Dummy fit function to support sklearn pipelines.

Parameters:

Name	Type	Description	Default
`X`		Ignored	required
`y`		Ignored	`None`
`flatten`	`(bool, optional(default=False))`	Whether or not to flatten the output data during transformation.	`None`

Source code in nelpy/preprocessing.py

def fit(self, X, y=None, *, T=None, lengths=None, flatten=None):
    """Dummy fit function to support sklearn pipelines.
    Parameters
    ----------
    X
        Ignored
    y
        Ignored
    flatten : bool, optional (default=False)
        Whether or not to flatten the output data during transformation.
    """
    if flatten is not None:
        self._flatten = flatten

    bins_before = self.bins_before
    bins_after = self.bins_after
    # bins_current = self.bins_current
    stride = self.bins_stride

    X, T, lengths = self._tidy(X=X, T=T, lengths=lengths)
    L = np.insert(np.cumsum(lengths), 0, 0)
    idx = []
    n_zamples_tot = 0
    for kk, (ii, jj) in enumerate(self._iter_from_X_lengths(X=X, lengths=lengths)):
        X_ = X[ii:jj]  # , T[ii:jj]
        n_samples, n_features = X_.shape
        n_zamples = int(np.ceil((n_samples - bins_before - bins_after) / stride))
        n_zamples_tot += n_zamples
        idx += list(
            L[kk] + np.array(range(bins_before, n_samples - bins_after, stride))
        )

    self.n_samples = n_zamples_tot
    self.idx = idx
    self.T = T[idx]
    return self

`stream(X, chunk_size=1, flatten=False)`

Streaming window specification on data X.

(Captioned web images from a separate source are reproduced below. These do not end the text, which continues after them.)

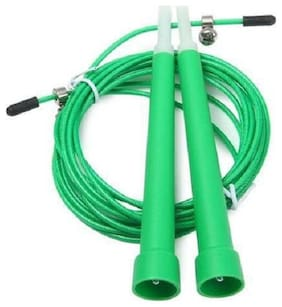AURION Adjustable Steel Cable Wire Speed Skipping Rope (Green, 10ft)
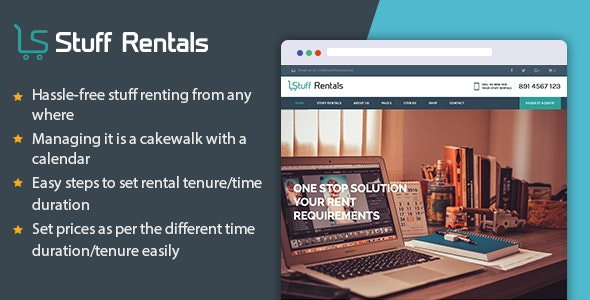 WP Stuff Rentals - Rent Out Anything - WooCommerce eCommerce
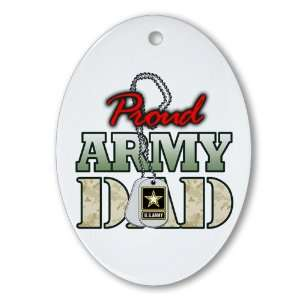 Ornament (Oval) Proud Army Dad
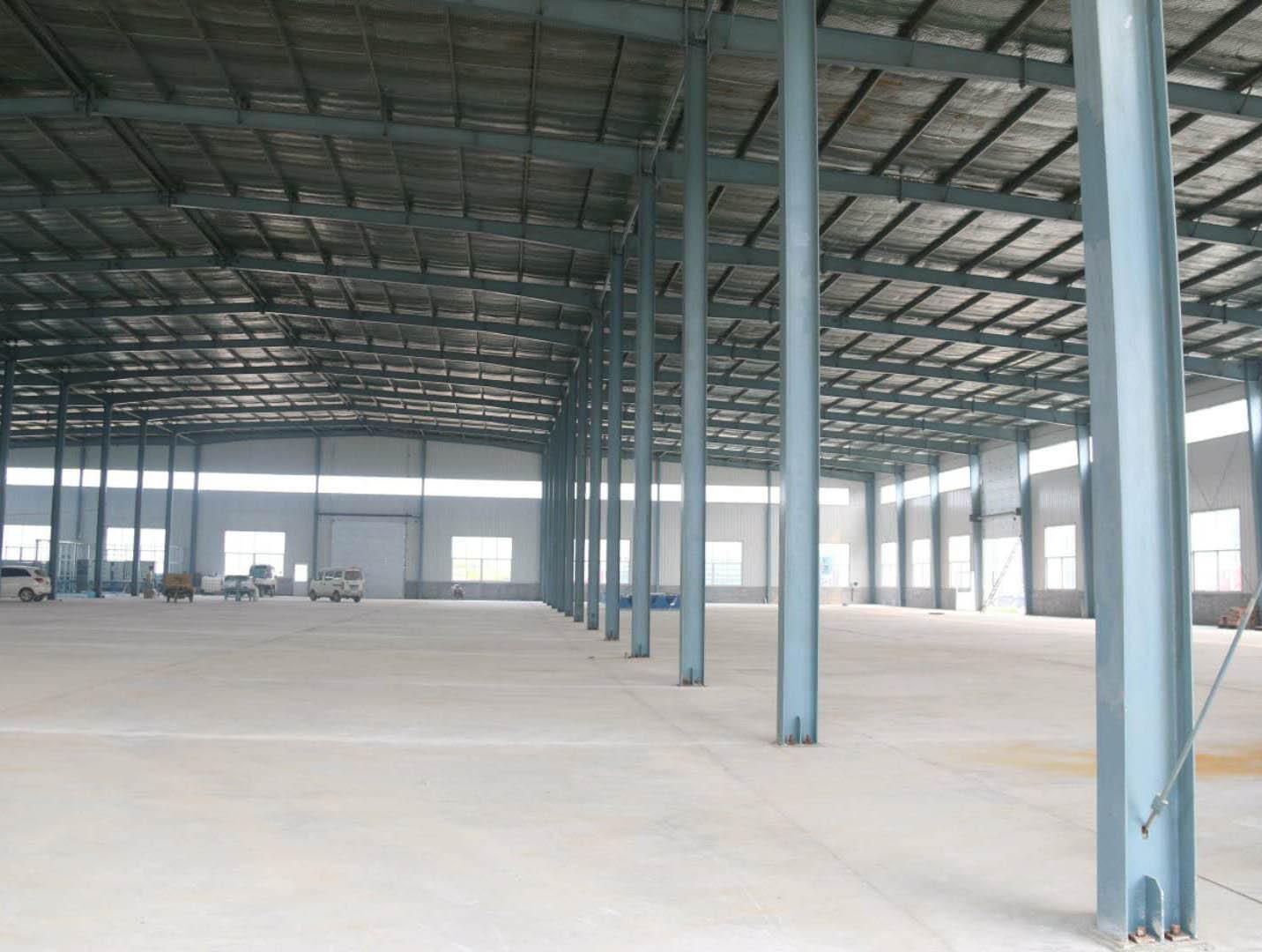钢结构工程施工现场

Q. Should this return a generator? Should it BE a generator? I think we should return an iterable?

Examples:

>>> w = DataWindow()
>>> ws = w.stream(X)
>>> for x in ws:
        print(x)

Source code in nelpy/preprocessing.py

def stream(self, X, chunk_size=1, flatten=False):
    """Streaming window specification on data X.

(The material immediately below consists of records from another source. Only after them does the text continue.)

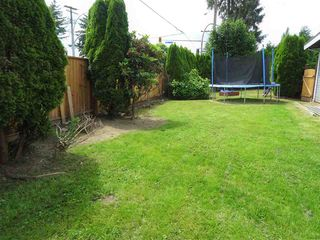 Photo 1: 3220 CEDAR Drive in Port Coquitlam: Lincoln Park PQ House 1/2 Duplex for sale : MLS®# R2466231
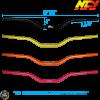 NCY Handlebar Tapered 1-1/8in (Ruckus, Zuma 125)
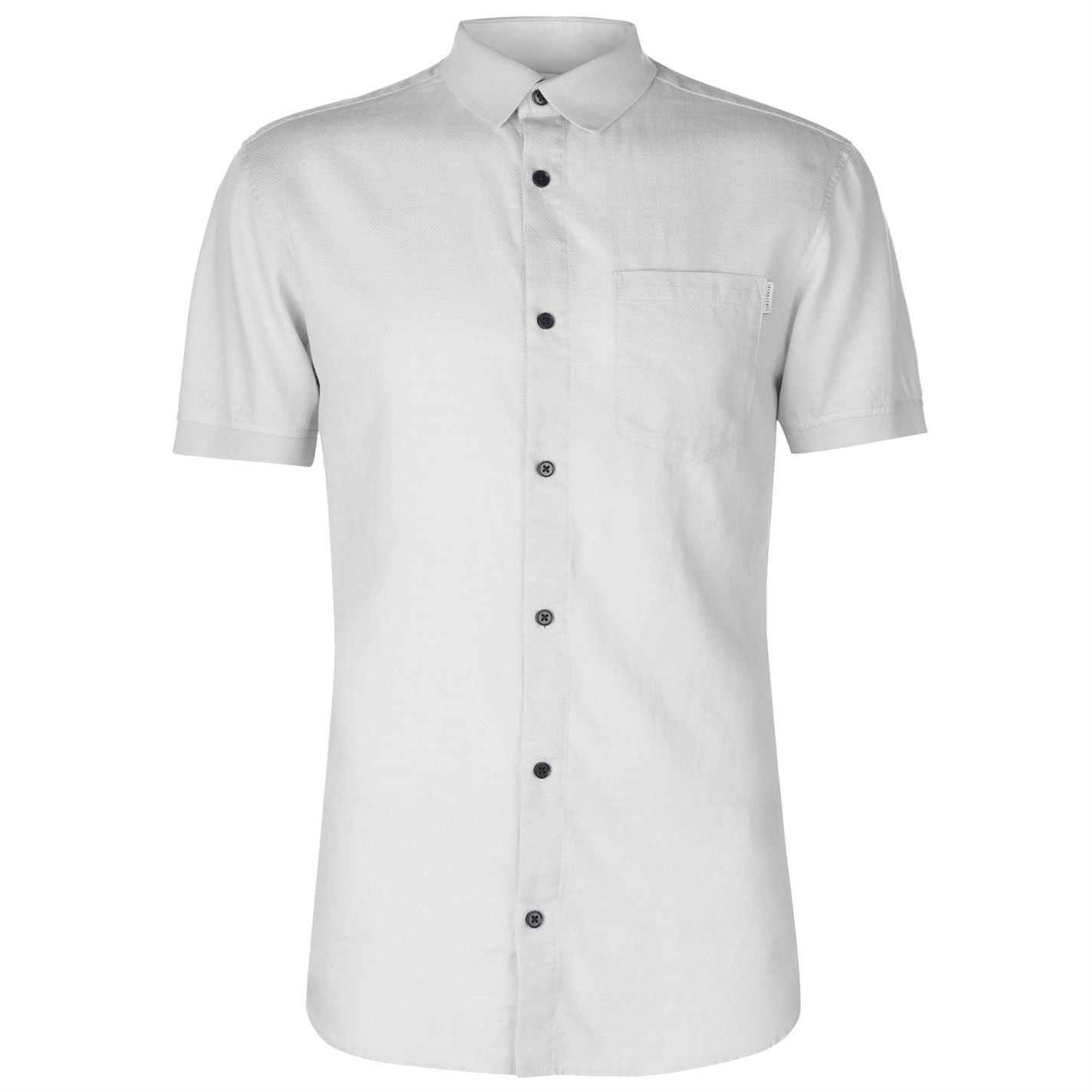 Jack and Jones Core Glendale Short Sleeve Shirt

    Q. Should this return a generator? Should it BE a generator? I think we
        should return an iterable?

    Examples
    --------
    >>> w = DataWindow()
    >>> ws = w.stream(X)
    >>> for x in ws:
            print(x)

    """
    X, T, lengths = self._tidy(X)
    return StreamingDataWindow(self, X=X, flatten=flatten)

`transform(X, T=None, lengths=None, flatten=None, sum=None)`

Apply window specification to data in X.

NOTE: this function is epoch-aware.

WARNING: this function works in-core, and may use a lot of memory to represent the unwrapped (windowed) data. If you have a large dataset, using the streaming version may be better.

Parameters:

Name	Type	Description	Default
`X`	`numpy 2d array of shape (n_samples, n_features)`	`OR` array-like of shape (n_epochs, ), each element of which is a numpy 2d array of shape (n_samples, n_features) OR nelpy.core.BinnedEventArray / BinnedSpikeTrainArray The number of spikes in each time bin for each neuron/unit.	required
`T`	`array-like of shape (n_samples,), optional (default=None)`	`Timestamps / sample numbers corresponding to data in X.`	`None`
`lengths`	`(array - like, optional(default=None))`	`Only used / allowed when X is a 2d numpy array, in which case sum(lengths) must equal n_samples. Array of lengths (in number of bins) for each contiguous segment in X.`	`None`
`flatten`	`(int, optional(default=False))`	Whether or not to flatten the output data.	`None`
`sum`	`(boolean, optional(default=False))`	Whether or not to sum all the spikes in the window per time bin. If sum==True, then the dimensions of Z will be (n_samples, n_features).	`None`

Returns:

Name	Type	Description
`Z`	`Windowed data of shape (n_samples, window_size, n_features).`	Note that n_samples in the output may not be the same as n_samples in the input, since window specifications can affect which and how many samples to return. When flatten is True, then Z has shape (n_samples, window_size*n_features). When sum is True, then Z has shape (n_samples, n_features)
`T`	`array-like of shape (n_samples,)`	Timestamps associated with data contained in Z.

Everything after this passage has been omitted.